• _SOURCE TEXT_
• • •

27 March 2010

She's set free...

Nokuphiwa passed away on Tuesday. She was so young, so clever, so in love with school and her family, so inspiring, so filled with compassion. She was so many things; the only one that mattered in the end was that she was so sick.

Its 6:30 am on Saturday and instead of serenely swimming amid my sheets I find myself wide awake. Sitting here thinking pointless questions that always begin with the futile ‘what if?’

Senseless and unrealistic they invade my thoughts.
What if I had gone to visit Nokuphiwa the Monday we returned or the Tuesday after I worked?
What if I had insisted on her getting more medicine or more oxygen?
What if while biding her time she was scared?
What if she was lonely?
What if I decided not to go for a run and instead went to comfort her?
Even though it was only two days I know that I comforted her while I was able. I eased her tension and fears, made her forget about her unhealthy body and provided her with friendship.

But deep down, somewhere in the midst of my own healthy organs is a space I did not even know existed. It is the place where my tears get choked back and where my heart is so constricted it skips a beat. This is the place that feels the weight of sadness as though it was tangible. This is the place I ache.

I ache for Nokuphiwa, Kim, Tangiwe, Mandelinkosi and Lindiwe who have already lost their lives. I ache for all my patients who are still struggling, for those who I have yet to meet and for the families and friends whose lives get turned upside down. I ache for the hurt and sadness that assaults the patients that I see every day. These patients who have become my friends.

I ache for the small children who sat beside me at Nokuphiwas memorial service Friday. Their faces so strewn with tears and their bodies so full of despair that it seeped out of them. As I sat in her school yard, in one of her school chairs and watched her teachers, classmates, friends and family speak I couldn’t help but feel privileged to have known her.

Her best friend gave me the piece of paper that had what she read on it:

Oh Kuya!
Kuya uinuku
Vuamthatha Ngempela
Udade Wethu

Kukhalwa Ngapha
Nangapha imicamelo!
Igwele izinyembezi
Ngenwa Yakho kuya
Kepho owunazwelo
Uwungmahloni

Ushiye icinhliciyo zethu ubuhlungu singabayundi
Kubuhlungu kuthisha besikcle ebekade bekonye ngwe
Kubuhlungu emndenini owushiquile

Hamba Kahle Nokuphiwa

Ubuyintombi ezintombini
Ubuyiphawe lamaghuwe
Kepho izinhlungu zikudlile

Ubuyikhokonke kithina
Siyohlezi Sikuthanda!

• • •

• _INPUT DATA_

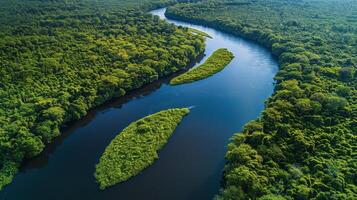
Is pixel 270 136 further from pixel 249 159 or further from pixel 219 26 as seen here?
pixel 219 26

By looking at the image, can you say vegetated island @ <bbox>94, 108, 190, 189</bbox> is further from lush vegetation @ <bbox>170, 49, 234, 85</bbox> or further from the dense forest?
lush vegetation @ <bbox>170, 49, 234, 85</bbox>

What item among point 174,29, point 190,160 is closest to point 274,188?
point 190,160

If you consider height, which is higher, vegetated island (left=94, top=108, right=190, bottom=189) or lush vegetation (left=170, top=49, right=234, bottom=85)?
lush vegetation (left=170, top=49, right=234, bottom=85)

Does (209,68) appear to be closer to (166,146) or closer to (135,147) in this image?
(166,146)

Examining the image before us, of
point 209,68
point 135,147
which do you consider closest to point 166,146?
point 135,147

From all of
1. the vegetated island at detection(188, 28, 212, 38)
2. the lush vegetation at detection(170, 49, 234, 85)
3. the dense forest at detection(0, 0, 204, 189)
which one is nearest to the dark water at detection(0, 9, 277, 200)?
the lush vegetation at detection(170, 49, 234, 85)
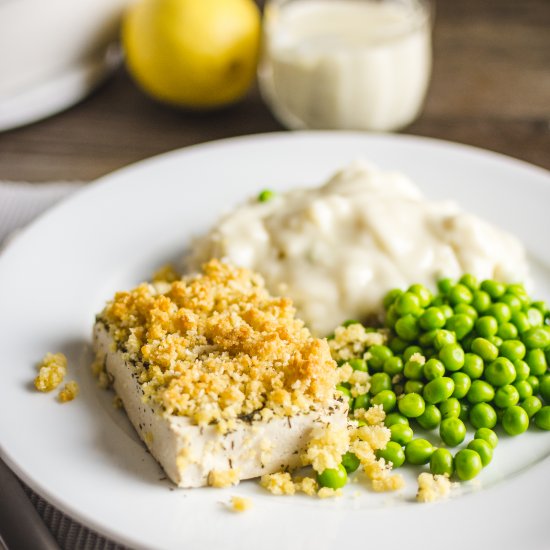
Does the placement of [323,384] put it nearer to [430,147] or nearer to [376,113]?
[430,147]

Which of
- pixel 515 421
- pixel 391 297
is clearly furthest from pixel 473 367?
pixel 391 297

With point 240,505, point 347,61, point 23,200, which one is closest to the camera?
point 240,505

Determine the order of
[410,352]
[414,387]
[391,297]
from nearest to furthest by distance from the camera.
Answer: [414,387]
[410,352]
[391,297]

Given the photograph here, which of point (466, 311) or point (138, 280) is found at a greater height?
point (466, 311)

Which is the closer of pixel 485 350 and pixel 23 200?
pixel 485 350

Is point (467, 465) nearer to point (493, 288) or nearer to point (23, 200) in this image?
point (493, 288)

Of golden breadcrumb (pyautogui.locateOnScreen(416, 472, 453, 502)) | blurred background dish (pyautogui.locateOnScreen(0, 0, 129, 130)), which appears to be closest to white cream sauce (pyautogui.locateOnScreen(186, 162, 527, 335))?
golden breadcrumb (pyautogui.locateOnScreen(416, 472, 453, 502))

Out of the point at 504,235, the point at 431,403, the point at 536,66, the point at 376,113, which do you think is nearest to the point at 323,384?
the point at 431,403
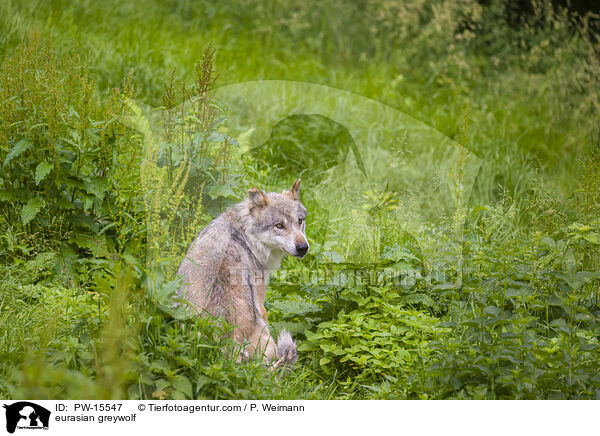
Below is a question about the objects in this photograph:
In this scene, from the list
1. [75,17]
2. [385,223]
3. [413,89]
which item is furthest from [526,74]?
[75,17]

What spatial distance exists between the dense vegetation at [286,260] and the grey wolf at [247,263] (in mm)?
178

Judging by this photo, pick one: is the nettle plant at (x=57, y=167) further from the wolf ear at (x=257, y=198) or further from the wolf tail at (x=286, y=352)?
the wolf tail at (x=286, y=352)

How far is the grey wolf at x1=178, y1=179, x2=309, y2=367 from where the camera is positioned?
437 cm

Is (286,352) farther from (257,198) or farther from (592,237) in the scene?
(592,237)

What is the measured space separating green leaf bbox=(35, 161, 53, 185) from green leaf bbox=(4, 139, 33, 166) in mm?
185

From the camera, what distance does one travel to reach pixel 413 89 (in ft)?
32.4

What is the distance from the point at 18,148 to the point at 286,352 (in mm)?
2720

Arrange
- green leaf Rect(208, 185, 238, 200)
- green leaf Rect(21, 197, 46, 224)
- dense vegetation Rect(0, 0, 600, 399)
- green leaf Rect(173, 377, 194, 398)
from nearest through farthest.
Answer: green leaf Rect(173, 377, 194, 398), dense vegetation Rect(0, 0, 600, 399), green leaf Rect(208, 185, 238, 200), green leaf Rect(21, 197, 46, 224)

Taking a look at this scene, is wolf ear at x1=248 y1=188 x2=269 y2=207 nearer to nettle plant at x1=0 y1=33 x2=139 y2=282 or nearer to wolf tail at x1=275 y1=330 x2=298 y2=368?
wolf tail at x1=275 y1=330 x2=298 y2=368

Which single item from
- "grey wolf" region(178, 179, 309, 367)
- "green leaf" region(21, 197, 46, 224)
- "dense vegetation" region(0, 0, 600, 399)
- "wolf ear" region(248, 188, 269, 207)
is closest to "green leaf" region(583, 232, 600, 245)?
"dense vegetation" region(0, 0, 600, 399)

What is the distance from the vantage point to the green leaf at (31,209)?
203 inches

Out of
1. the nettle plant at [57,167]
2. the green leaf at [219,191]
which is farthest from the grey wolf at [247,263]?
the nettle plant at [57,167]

• • •

• _ACTIVITY LIST_
1. In the post about Nokuphiwa:
(a) On what day did Nokuphiwa pass away?
(b) At what time on Saturday is the writer wide awake?
(c) On what day was the memorial service held?
2. Could you carry on the post about Nokuphiwa from where it stops?
The items are taken from a separate source and have nothing to do with the post about Nokuphiwa.

• _WRITTEN RESPONSES_
1.
(a) Tuesday
(b) 6:30 am
(c) Friday

2.
Siyohlezi Sikukhumbula!

Ulale ngocolo
Lalu Ngkuthula magatsheni omuhle
Usikhumule kwelizayo!

In just two days, the first at the Respite which I have already written about and the second the day after when I visited her in the hospital she changed my life. She provided me with friendship and love. She let me see through her eyes to the fragility of life and also to the beauty of life.

The second time I went to visit her she had been moved to a bed that had an oxygen tank attached to it. She opened her eyes as I took her hand in mine. She told me she accepted her sickness and was ready to see her family in heaven. I assured her that she was getting better and she looked and smiled. She closed her eyes and I rubbed her arm until she fell asleep. I kissed her forehead and whispered that I would be back on Monday to visit, but as I walked out of Ward 2 I knew deep down that, that would be the last time I saw her.

The day of her memorial service sadness surrounded be, it was perched on the rooftop, looking down at me. But seated next to it was a small bird with wings of gold. Every time I looked up at it, it seemed to be smiling at me. When the service concluded the bird flew over everyone and then let out one glorious song as it flew away. At that moment I knew Nokuphiwa was set free.

(Translation of her friends letter)
Oh Death!
You you ugly!
You really too my sister.

People are crying
Left and right
The pillows are
Full of tears, because
Of you, but you Nokuphiwa
have compassion
you also don’t have shame

You left our sore hearts
When we were still at school
Even the teachers have hearts sore
That they weren’t with you.
It also sore in the family you left.

Go well Nokuphiwa!
You were the girl in girls
You were the hero of the heroes.
But you were in agony and pain.
You were everything to us.
We will always love you!
We will always miss you!

Rest in peace
Rest in peace beautiful Ndlouvu
We will miss you!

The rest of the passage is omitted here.